In summary, direct coupling of motors to membranes would have the advantage of simplicity in controlling membrane dynamics, whereas indirect mechanisms using one or several additional adaptor(s) provide more scope for integrating force generation with other cellular activities such as the activation of Rab proteins. Whether direct or indirect, control of the interaction between motors and membranes through different means is a key mechanism in the regulation of membrane dynamics. An example of how this interaction can be dynamically affected is the regulation of the association between motors and their cargoes by protein phosphorylation (Yeh et al., 2006; Guillaud et al., 2008). Similarly, phosphorylation of the dynein LIC1 by cyclin-dependent kinase 1 (CDK1) leads to the dissociation of the light chain from the membrane (Niclas et al., 1996; Addinall et al., 2001).

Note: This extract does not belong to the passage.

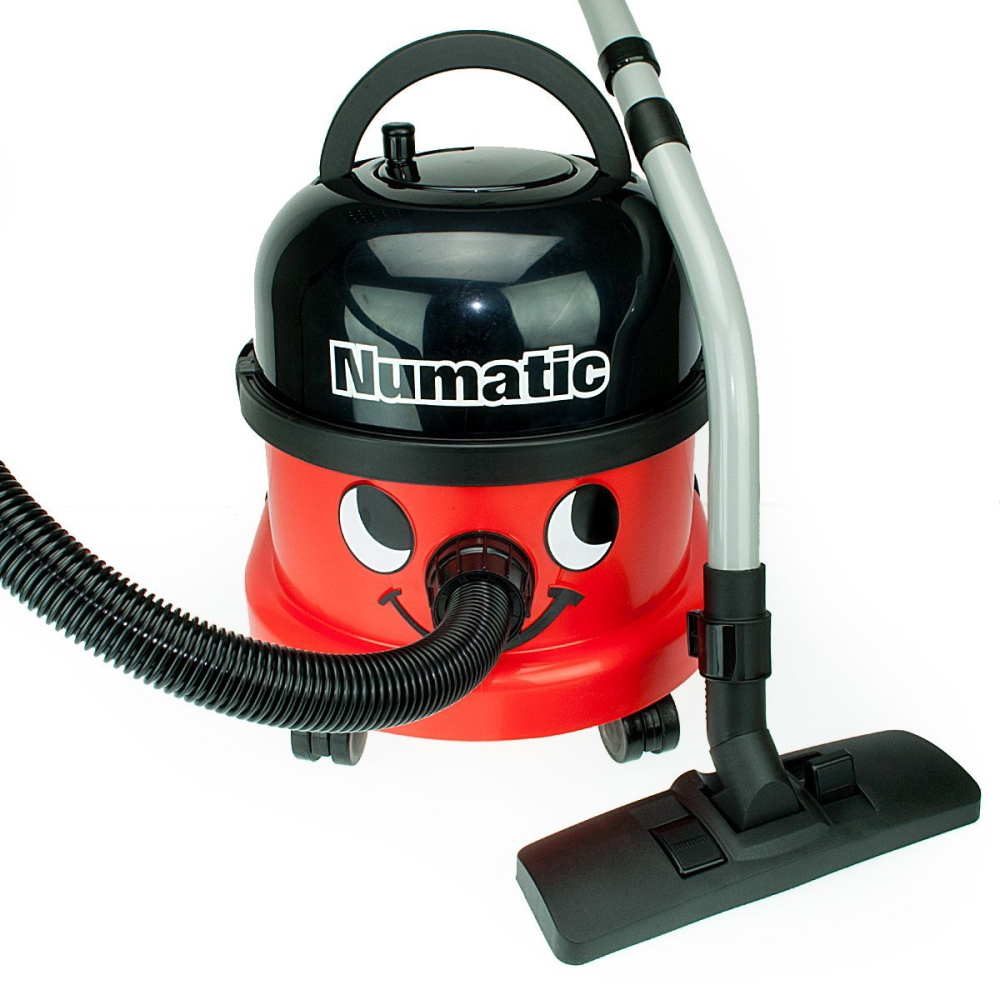 Nationwide Tub Vacuum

Roles for motors in membrane remodelling

It has been known for some time that motors are involved in shaping the ER network and driving its motility (Terasaki et al., 1986; Vale and Hotani, 1988). Early reconstitution events demonstrated the ability of motors to drive the formation of intricate membrane networks in vitro (Vale and Hotani, 1988; Allan and Vale, 1994). Both kinesin and dynein are relevant in this process, and indeed this is also true in cells (Woźniak et al., 2009). The physiological relevance of a dynamic ER remains unclear. Possible functions include roles in development (Lane and Allan, 1999), Ca2+ signalling [for example, in terms of ER–plasma-membrane coupling for capacitative Ca2+ entry (Grigoriev et al., 2008; Orci et al., 2009)], spatial organization of protein synthesis or trafficking, or perhaps in metabolic sensing [through coupling of the ER to the mitochondrial network (Friedman et al., 2010)]. In addition, the link between ER and mitochondrial dynamics is an area of great interest at present, because the ER defines sites of mitochondrial fission (Friedman et al., 2011) and mitochondrial morphology is directly linked to autophagy (Gomes and Scorrano, 2008; Gomes et al., 2011; Rambold et al., 2011).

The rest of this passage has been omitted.